Read raw datasets. The 6 views are already separated. There are exactly 200 samples in each class.

In [None]:
fou = pd.read_csv('mfeat-fou', sep=' +', header=None)
fac = pd.read_csv('mfeat-fac', sep=' +', header=None)
kar = pd.read_csv('mfeat-kar', sep=' +', header=None)
pix = pd.read_csv('mfeat-pix', sep=' +', header=None)
zer = pd.read_csv('mfeat-zer', sep=' +', header=None)
mor = pd.read_csv('mfeat-mor', sep=' +', header=None)

Create the true labels.

In [None]:
labels = [0]*200 + [1]*200 + [2]*200 + [3]*200 + [4]*200 + [5]*200 + [6]*200 + [7]*200 + [8]*200 + [9]*200

Xs = [fou.values, fac.values, kar.values, pix.values, zer.values, mor.values]

Run the algorithm using random initialization.

In [None]:
k = 10
gamma = 3
n_iterations = 300

ind_matrix, Fs, aa = RMKMC(Xs, k, gamma, n_iter = n_iterations)
print("weight distribution is", aa)
my_labels = deonehot(ind_matrix)

Report performance

In [None]:
my_output("digits", gamma, labels, my_labels)

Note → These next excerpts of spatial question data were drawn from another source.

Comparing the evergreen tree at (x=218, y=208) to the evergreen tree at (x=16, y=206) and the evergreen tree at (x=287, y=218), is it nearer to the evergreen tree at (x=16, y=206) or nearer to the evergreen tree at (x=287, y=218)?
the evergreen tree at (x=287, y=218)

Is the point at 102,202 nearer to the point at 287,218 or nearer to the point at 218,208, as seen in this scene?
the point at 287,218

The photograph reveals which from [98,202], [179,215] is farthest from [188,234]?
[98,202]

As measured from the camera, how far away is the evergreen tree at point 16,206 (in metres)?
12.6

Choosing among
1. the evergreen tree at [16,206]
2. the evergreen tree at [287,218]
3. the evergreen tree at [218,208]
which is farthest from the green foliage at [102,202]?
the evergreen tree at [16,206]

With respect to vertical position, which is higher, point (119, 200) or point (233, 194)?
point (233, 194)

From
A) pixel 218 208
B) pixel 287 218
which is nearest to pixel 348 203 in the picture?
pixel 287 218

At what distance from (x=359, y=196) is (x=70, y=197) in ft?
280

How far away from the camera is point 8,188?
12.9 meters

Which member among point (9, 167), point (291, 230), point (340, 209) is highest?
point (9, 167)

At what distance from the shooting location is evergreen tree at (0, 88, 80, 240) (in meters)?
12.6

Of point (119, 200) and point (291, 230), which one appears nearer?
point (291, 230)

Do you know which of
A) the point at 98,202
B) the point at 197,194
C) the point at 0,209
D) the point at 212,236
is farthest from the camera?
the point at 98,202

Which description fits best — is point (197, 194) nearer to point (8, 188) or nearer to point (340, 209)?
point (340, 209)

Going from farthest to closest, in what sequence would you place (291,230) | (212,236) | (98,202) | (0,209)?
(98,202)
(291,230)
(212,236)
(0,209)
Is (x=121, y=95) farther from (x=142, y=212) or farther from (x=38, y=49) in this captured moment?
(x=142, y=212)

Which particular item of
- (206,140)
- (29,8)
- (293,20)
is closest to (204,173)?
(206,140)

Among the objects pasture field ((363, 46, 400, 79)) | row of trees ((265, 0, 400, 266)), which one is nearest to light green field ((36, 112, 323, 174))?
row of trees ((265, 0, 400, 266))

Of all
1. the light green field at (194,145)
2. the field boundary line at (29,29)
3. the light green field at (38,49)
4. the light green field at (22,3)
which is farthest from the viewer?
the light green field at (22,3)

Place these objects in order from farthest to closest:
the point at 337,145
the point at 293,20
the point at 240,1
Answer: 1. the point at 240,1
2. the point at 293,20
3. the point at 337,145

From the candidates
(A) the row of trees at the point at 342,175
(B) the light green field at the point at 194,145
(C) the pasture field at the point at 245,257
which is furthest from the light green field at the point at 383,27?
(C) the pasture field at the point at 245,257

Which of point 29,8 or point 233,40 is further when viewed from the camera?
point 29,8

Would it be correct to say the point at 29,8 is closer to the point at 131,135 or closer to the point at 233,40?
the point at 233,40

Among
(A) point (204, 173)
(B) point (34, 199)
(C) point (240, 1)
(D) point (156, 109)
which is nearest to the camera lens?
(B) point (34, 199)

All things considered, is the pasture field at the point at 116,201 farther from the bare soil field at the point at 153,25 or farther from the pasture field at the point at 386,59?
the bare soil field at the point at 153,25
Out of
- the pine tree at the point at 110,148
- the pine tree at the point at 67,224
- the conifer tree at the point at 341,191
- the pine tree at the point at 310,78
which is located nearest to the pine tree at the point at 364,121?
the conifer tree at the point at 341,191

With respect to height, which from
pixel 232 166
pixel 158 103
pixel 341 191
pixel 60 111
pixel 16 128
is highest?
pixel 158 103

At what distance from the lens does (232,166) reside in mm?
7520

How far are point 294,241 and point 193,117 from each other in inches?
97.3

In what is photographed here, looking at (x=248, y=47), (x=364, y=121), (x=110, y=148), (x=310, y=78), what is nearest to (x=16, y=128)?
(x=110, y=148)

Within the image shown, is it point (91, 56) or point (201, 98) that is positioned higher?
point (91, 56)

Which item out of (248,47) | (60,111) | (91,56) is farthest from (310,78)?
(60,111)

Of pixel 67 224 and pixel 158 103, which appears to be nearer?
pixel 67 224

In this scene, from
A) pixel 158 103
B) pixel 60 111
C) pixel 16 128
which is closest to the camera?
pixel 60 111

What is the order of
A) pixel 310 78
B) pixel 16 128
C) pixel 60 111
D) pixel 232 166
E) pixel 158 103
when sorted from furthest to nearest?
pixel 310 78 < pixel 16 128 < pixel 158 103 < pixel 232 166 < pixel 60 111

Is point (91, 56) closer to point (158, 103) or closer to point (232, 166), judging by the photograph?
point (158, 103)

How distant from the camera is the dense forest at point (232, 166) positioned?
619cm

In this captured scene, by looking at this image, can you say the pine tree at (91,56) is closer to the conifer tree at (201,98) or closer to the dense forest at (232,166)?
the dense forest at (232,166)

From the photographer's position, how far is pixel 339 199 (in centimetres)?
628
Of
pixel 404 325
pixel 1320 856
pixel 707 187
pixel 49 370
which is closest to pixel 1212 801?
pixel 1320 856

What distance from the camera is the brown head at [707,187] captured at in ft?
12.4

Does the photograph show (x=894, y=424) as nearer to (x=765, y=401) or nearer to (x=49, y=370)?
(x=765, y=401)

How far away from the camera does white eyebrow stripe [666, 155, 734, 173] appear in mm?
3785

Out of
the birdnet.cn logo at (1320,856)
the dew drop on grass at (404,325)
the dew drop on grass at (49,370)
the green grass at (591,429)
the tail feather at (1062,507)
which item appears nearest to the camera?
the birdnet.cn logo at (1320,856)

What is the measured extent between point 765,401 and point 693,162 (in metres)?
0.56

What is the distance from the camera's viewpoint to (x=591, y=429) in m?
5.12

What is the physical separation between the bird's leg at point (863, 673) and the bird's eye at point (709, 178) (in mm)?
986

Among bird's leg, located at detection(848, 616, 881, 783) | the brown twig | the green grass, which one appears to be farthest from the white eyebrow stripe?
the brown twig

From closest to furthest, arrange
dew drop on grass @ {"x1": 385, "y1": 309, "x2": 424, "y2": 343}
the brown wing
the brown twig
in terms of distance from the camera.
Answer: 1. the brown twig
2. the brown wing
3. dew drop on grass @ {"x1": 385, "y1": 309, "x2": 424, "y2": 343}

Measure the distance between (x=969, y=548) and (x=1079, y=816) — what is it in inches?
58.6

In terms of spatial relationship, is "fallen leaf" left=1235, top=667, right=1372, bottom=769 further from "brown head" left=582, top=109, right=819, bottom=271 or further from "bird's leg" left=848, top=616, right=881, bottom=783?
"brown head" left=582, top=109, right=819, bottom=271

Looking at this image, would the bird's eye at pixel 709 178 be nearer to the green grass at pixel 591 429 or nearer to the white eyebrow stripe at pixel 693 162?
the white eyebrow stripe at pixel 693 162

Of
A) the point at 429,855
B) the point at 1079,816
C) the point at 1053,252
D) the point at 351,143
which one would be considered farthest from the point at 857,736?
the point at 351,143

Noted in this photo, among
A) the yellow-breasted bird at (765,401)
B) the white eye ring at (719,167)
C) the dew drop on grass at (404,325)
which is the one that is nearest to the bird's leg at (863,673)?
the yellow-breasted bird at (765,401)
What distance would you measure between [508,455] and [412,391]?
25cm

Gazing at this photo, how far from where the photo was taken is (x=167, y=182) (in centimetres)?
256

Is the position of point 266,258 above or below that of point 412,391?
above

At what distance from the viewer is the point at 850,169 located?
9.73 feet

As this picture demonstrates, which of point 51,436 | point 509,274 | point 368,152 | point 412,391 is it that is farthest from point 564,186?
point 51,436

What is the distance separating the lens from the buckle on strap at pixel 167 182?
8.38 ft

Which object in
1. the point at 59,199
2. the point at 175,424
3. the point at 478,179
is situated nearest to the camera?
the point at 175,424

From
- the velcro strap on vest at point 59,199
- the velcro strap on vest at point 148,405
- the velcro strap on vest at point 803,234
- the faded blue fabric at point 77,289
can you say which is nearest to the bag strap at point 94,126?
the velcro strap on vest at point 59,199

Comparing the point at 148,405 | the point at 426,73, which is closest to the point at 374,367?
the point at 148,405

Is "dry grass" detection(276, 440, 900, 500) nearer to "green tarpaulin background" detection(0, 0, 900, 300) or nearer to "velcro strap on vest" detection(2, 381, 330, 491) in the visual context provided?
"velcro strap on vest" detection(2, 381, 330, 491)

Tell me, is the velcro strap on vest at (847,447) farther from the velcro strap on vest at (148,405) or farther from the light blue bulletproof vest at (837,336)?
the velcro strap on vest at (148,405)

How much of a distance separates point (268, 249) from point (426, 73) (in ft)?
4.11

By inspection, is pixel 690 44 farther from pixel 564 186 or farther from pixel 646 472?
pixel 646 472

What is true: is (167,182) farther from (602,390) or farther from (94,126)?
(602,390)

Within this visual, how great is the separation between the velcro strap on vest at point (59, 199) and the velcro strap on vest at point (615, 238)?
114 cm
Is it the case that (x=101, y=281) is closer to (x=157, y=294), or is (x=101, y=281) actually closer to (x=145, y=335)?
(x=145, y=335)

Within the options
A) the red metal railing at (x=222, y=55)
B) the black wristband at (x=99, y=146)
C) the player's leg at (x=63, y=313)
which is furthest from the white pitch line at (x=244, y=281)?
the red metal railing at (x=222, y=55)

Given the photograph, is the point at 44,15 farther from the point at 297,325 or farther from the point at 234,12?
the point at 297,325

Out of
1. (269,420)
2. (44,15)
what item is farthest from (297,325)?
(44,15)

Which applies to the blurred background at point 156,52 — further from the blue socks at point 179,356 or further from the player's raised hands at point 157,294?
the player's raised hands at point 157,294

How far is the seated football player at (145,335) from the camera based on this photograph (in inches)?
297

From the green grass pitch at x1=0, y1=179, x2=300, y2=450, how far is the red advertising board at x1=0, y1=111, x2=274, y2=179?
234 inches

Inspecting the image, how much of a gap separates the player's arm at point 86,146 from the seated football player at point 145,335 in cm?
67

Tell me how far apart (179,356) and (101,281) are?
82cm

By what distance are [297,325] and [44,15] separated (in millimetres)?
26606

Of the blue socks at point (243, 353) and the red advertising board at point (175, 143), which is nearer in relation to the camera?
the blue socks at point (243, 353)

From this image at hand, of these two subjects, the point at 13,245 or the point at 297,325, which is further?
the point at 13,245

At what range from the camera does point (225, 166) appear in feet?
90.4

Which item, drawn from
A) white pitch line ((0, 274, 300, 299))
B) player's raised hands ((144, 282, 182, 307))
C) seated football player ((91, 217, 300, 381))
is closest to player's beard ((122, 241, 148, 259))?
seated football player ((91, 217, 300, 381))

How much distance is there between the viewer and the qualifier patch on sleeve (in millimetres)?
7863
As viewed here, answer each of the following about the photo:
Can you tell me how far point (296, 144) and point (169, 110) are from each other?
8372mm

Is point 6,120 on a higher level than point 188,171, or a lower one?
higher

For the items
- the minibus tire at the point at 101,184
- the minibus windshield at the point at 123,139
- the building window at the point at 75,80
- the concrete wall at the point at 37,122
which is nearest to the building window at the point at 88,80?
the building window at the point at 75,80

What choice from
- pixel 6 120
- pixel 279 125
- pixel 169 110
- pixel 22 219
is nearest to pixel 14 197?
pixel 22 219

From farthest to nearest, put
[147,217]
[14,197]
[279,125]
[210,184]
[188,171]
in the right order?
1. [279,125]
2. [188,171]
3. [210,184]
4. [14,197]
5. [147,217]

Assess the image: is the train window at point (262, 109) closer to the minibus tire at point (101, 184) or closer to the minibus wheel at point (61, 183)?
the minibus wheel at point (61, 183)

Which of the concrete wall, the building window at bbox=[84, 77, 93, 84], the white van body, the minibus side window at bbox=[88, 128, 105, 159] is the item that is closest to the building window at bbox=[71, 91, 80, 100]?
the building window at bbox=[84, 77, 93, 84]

Run the algorithm using kmeans++ intialization.

In [None]:
k = 10
gamma = 3
n_iterations = 300

ind_matrix, Fs, aa = RMKMC(Xs, k, gamma, n_iter = n_iterations, initialization = 'pp')
print("weight distribution is", aa)
my_labels = deonehot(ind_matrix)

Report performance.

In [None]:
my_output("digits", gamma, labels, my_labels)